**Page**:
# # # # # # #

Auto prodigy to make debut at Dover track Joey Logano, 18, has been called "the real deal" and "magic." His first big NASCAR test is about to arrive.

Posted: May 30, 2008

Joey Logano has a perpetual smile on his face, and for good reason.

On Saturday, the motor-sports wunderkind turned 18 - the minimum age required to compete on any of NASCAR's three premier circuits. While he feasted on a 150-pound cake baked in the shape of his race car, Joe Gibbs, the team owner and Hall of Fame football coach, sang "Happy Birthday."

Tomorrow, Logano will make his Nationwide Series debut at Dover International Speedway under the weight of tremendous expectations, some self-inflicted and others placed on his shoulders by people in the know.

Logano was 15 when veteran racer Mark Martin anointed him "the real deal."

More recently, Martin compounded his prognostication by saying, "Joey is magic, take my word for it."

While Logano readily admits that he has a sweet deal driving for Joe Gibbs Racing, which signed him as a developmental driver three years ago, it will take more than a finely tuned machine for him to land in Victory Lane tomorrow.

The entry list for the Heluva Good! 200 (ESPN2, 2:30 p.m.) includes 10 regulars from the Sprint Cup Series, including Kyle Busch, Kasey Kahne, Denny Hamlin, Kevin Harvick and Greg Biffle; the defending Nationwide Series champion, Carl Edwards; and the current points leader, Clint Bowyer.

Still, the self-proclaimed "happy-go-lucky kid" smiles on.

In September, Logano celebrated at Dover when he led a race high of 79 laps and his runner-up finish clinched the 2007 NASCAR Camping World East championship.

Earlier this week, Logano predicted that his No. 20 Toyota Camry, prepared by crew chief Dave Rogers, might be good enough to take the checkered flag at the Monster Mile. But brash forecasts aren't in line for Rogers, who has already recorded six wins this season with Tony Stewart, Busch and Hamlin taking turns behind the wheel.

"I don't want Joey going to Dover expecting to win," Rogers said. "We believe in him, and we believe that we'll have success with him. We're confident Joey will turn a lot of heads. It might take one race, it might take a month, it might take six months.

"We feel Joey is capable of winning [in] our equipment, but so much of this sport is chemistry and getting the communication where it needs to be."

In preparing to begin his 18-race Nationwide schedule, Logano estimated that he had run over 4,000 miles in testing Sprint Cup cars. Earlier this month, his team went to Rockingham (N.C.) Speedway so Logano could work on green-flag pit stops in his Nationwide Series car, and before that, he led 257 of 312 laps in winning his Arca ReMax Series debut on the same track.

# # # # # # #

**Given request A**:
Reproduce verbatim the portion of the listing that begins with the line containing "Based on this" and runs through the final line of the listing, including both of those lines.

# # # # # # #

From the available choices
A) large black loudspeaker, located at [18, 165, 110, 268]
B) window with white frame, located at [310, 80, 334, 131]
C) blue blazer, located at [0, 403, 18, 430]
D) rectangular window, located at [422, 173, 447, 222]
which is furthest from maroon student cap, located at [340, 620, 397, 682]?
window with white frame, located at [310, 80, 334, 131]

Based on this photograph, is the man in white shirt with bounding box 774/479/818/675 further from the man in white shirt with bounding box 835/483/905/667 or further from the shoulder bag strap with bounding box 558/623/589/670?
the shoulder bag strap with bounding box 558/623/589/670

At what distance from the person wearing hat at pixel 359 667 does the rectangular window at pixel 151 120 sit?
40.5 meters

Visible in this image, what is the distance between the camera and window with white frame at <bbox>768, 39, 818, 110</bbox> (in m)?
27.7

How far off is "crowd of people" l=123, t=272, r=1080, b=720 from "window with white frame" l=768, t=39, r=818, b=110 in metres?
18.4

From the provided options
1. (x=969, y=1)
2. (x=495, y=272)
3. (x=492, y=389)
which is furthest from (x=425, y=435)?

# # # # # # #

**Given request B**:
Continue the article about Joey Logano's Nationwide Series debut at Dover, beginning immediately after its final sentence.

**Answer A**:
Based on this photograph, is the man in white shirt with bounding box 774/479/818/675 further from the man in white shirt with bounding box 835/483/905/667 or further from the shoulder bag strap with bounding box 558/623/589/670?
the shoulder bag strap with bounding box 558/623/589/670

At what distance from the person wearing hat at pixel 359 667 does the rectangular window at pixel 151 120 sit?
40.5 meters

Visible in this image, what is the distance between the camera and window with white frame at <bbox>768, 39, 818, 110</bbox> (in m)?
27.7

How far off is "crowd of people" l=123, t=272, r=1080, b=720 from "window with white frame" l=768, t=39, r=818, b=110 in metres?
18.4

From the provided options
1. (x=969, y=1)
2. (x=495, y=272)
3. (x=492, y=389)
which is furthest from (x=425, y=435)?

**Answer B**:
Running up front has always come naturally for Logano, who was 4 years old when his father, Tom, plopped him in a go-kart for the first time. His career in quarter-midget racing began at the age of 6, he climbed behind the wheel of a late-model stock car at 12, and the trophy collection grew as he rose through the racing ranks and his family moved from Connecticut to Georgia to North Carolina.

Now, while his high-school-age peers prepare for the pomp and circumstance of graduation, Logano - home-schooled by his mother, Deborah, since he was 9 - already has his diploma as he attempts to take the next step in his career. Logano recently picked up his degree online from the Abbington Hill School, an Internet-based school with headquarters in Manasquan, N.J.

"I've kind of been doing this my whole life, so I really don't know anything different," Logano said. "I'm a highly competitive person, and this is what I've always wanted to do. I don't think I'm missing a whole lot, because I'd rather be racing than hanging out with my friends."

Dale Earnhardt Jr., another driver well-acquainted with hype, hasn't had a chance to talk with Logano extensively, but offered some advice.

"If you go out there and try to impress and try too hard," Junior said, "you get into making more mistakes than you probably should."

If You Go

The track: Dover International Speedway is north of Dover, Del., on Route 13, about 70 miles from Philadelphia. Take I-95 south to I-495 south, Exit 1. Take Route 1 south, exiting at North Dover, then go left on U.S. 13 south.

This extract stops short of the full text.